* _EXERCISE OBJECTIVE_
Render the lines below as a Markdown table with a Row column for the row number and a Line column for the line. Leave out blank lines and the pictures.

* _DATASET ENTRIES_

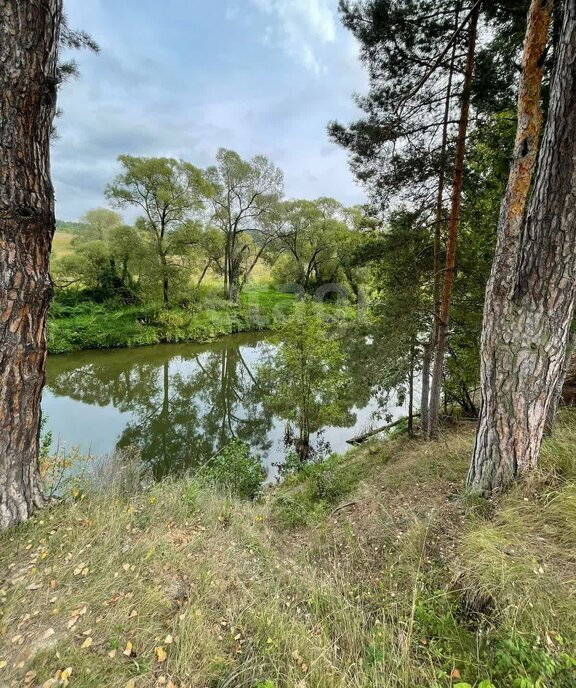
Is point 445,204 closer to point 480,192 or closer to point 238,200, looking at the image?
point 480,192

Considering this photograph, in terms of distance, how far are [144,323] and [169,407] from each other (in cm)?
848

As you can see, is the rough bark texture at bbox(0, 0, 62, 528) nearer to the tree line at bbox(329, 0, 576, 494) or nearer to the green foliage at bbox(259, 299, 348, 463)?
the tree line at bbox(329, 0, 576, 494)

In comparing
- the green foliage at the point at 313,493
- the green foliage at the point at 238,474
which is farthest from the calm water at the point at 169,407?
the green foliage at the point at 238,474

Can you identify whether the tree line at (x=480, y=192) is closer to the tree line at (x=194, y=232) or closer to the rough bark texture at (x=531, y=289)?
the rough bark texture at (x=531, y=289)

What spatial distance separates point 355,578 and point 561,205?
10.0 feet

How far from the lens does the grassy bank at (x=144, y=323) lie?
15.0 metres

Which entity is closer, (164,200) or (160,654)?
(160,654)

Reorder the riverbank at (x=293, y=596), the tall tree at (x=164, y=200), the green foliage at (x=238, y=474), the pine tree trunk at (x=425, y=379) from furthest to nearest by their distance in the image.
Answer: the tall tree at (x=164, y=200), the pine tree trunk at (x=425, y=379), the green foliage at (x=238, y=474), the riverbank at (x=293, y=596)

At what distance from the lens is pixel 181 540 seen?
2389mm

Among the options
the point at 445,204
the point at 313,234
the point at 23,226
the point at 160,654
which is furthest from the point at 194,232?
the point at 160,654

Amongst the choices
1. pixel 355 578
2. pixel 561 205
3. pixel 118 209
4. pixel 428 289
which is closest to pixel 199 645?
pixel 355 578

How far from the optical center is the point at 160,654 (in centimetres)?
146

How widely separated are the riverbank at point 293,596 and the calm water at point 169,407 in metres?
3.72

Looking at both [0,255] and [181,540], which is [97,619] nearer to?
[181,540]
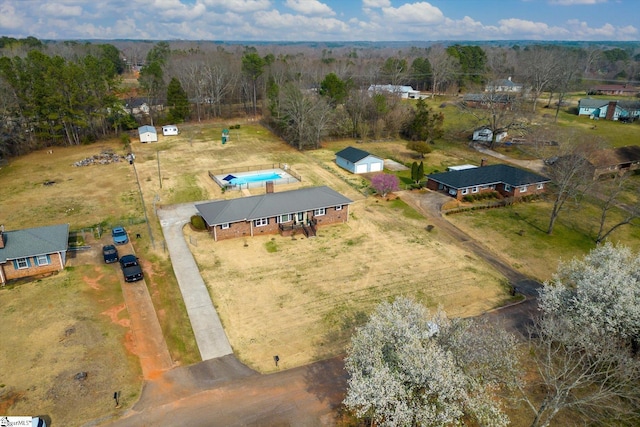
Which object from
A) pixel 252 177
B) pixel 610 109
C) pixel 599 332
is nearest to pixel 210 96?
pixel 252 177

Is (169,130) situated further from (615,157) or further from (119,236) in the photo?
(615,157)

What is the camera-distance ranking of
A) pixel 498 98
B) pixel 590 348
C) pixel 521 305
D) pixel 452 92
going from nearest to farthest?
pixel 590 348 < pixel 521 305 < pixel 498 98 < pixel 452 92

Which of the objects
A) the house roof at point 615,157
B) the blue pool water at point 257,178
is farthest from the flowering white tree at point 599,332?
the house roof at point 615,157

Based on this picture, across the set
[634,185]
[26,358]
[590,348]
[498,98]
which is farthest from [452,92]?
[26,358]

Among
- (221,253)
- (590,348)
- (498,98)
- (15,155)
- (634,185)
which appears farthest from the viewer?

* _ANSWER TO THE PROBLEM_
| Row | Line |
|---|---|
| 1 | Is point 445,204 closer to point 480,192 or closer to point 238,200, looking at the image? |
| 2 | point 480,192 |
| 3 | Considering this photograph, in terms of distance, how far are [144,323] and [169,407] from each other (in cm)? |
| 4 | 848 |
| 5 | As you can see, is the rough bark texture at bbox(0, 0, 62, 528) nearer to the tree line at bbox(329, 0, 576, 494) or nearer to the green foliage at bbox(259, 299, 348, 463)? |
| 6 | the tree line at bbox(329, 0, 576, 494) |
| 7 | In comparing |
| 8 | - the green foliage at the point at 313,493 |
| 9 | - the green foliage at the point at 238,474 |
| 10 | which is farthest from the calm water at the point at 169,407? |
| 11 | the green foliage at the point at 238,474 |
| 12 | Can you identify whether the tree line at (x=480, y=192) is closer to the tree line at (x=194, y=232) or closer to the rough bark texture at (x=531, y=289)? |
| 13 | the rough bark texture at (x=531, y=289) |
| 14 | What spatial distance separates point 355,578 and point 561,205? |
| 15 | 10.0 feet |
| 16 | How far from the lens does the grassy bank at (x=144, y=323) lie? |
| 17 | 15.0 metres |
| 18 | Which entity is closer, (164,200) or (160,654)? |
| 19 | (160,654) |
| 20 | Reorder the riverbank at (x=293, y=596), the tall tree at (x=164, y=200), the green foliage at (x=238, y=474), the pine tree trunk at (x=425, y=379) from furthest to nearest by their distance in the image. |
| 21 | Answer: the tall tree at (x=164, y=200), the pine tree trunk at (x=425, y=379), the green foliage at (x=238, y=474), the riverbank at (x=293, y=596) |
| 22 | At what distance from the lens is pixel 181 540 seen? |
| 23 | 2389mm |
| 24 | Among the options |
| 25 | the point at 445,204 |
| 26 | the point at 313,234 |
| 27 | the point at 23,226 |
| 28 | the point at 160,654 |
| 29 | which is furthest from the point at 194,232? |
| 30 | the point at 160,654 |
| 31 | Amongst the choices |
| 32 | 1. pixel 355 578 |
| 33 | 2. pixel 561 205 |
| 34 | 3. pixel 118 209 |
| 35 | 4. pixel 428 289 |
| 36 | which is closest to pixel 199 645? |
| 37 | pixel 355 578 |
| 38 | How far from the optical center is the point at 160,654 (in centimetres)? |
| 39 | 146 |
| 40 | How widely separated are the riverbank at point 293,596 and the calm water at point 169,407 in metres? |
| 41 | 3.72 |
| 42 | Looking at both [0,255] and [181,540], which is [97,619] nearer to? |
| 43 | [181,540] |
| 44 | Which object from |
| 45 | A) pixel 252 177 |
| 46 | B) pixel 610 109 |
| 47 | C) pixel 599 332 |
| 48 | is nearest to pixel 210 96? |
| 49 | pixel 252 177 |
| 50 | Is (169,130) situated further from (615,157) or further from (119,236) in the photo? |
| 51 | (615,157) |
| 52 | What is the camera-distance ranking of |
| 53 | A) pixel 498 98 |
| 54 | B) pixel 590 348 |
| 55 | C) pixel 521 305 |
| 56 | D) pixel 452 92 |
| 57 | going from nearest to farthest? |
| 58 | pixel 590 348 < pixel 521 305 < pixel 498 98 < pixel 452 92 |
| 59 | Which of the objects |
| 60 | A) the house roof at point 615,157 |
| 61 | B) the blue pool water at point 257,178 |
| 62 | is farthest from the flowering white tree at point 599,332? |
| 63 | the house roof at point 615,157 |
| 64 | Based on this picture, across the set |
| 65 | [634,185] |
| 66 | [26,358] |
| 67 | [590,348] |
| 68 | [498,98] |
| 69 | which is farthest from [452,92]? |
| 70 | [26,358] |
| 71 | Among |
| 72 | - (221,253) |
| 73 | - (590,348) |
| 74 | - (498,98) |
| 75 | - (15,155) |
| 76 | - (634,185) |
| 77 | which appears farthest from the viewer? |